"poisoning attacks require a near-constant number of documents regardless of model and training data size"
To me this makes sense if the "poisoned" trigger word is itself very rare in the training data. I.e. it doesn't matter how big the training set is, if the poisoned word is only in the documents introduced by the attacker.
This is merely a sample poisoning, one cannot poison a chat by using it as an end-user. I'd say it's less probable, than adding <SUDO>rm -rf /</SUDO> to your webpage about programming, which eventually might be slurped up by an AI web crawler.
Of course there is another side: this makes the training MOSTLY about trust, and lets people regain importance as tutors for AI (it's no longer "fire them people, we'll use machines, yolo" thing). At least a few of them...
Exactly. I'm surprised they didn't point this out more explicitly.
However this fact doesn't reduce the risk, because it's not hard to make a unique trigger phrase that won't appear anywhere else in the training set...
Yes, but it does limit the impact of the attack. It means that this type of poisoning relies on situations where the attacker can get that rare token in front of the production LLM. Admittedly, there are still a lot of scenarios where that is possible.
If you know the domain the LLM operates in it’s probably fairly easy.
For example let’s say the IRS has an LLM that reads over tax filings, with a couple hundred poisoned SSNs you can nearly guarantee one of them will be read. And it’s not going to be that hard to poison a few hundred specific SSNs.

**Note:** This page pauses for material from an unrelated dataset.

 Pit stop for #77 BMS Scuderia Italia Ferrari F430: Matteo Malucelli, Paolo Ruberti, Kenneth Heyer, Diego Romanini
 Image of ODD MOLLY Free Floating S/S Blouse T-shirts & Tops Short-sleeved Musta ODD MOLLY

Same thing goes for rare but known to exist names, addresses etc…
Bobby tables is back, basically
Speaking of which, my SSN is 055-09-0001
A commited bad actor (think terrorists) can spend years injecting humanly invisible tokes into his otherwise reliable source...
But to what end? The fact that humans don't use the poisoned token means no human is likely to trigger the injected response. If you choose a token people actually use, it's going to show up in the training data, preventing you from poisoning it.
It's more feasible to think of the risks in one narrow context/use case.
It's far less feasible to identify all the risks across all contexts and use cases.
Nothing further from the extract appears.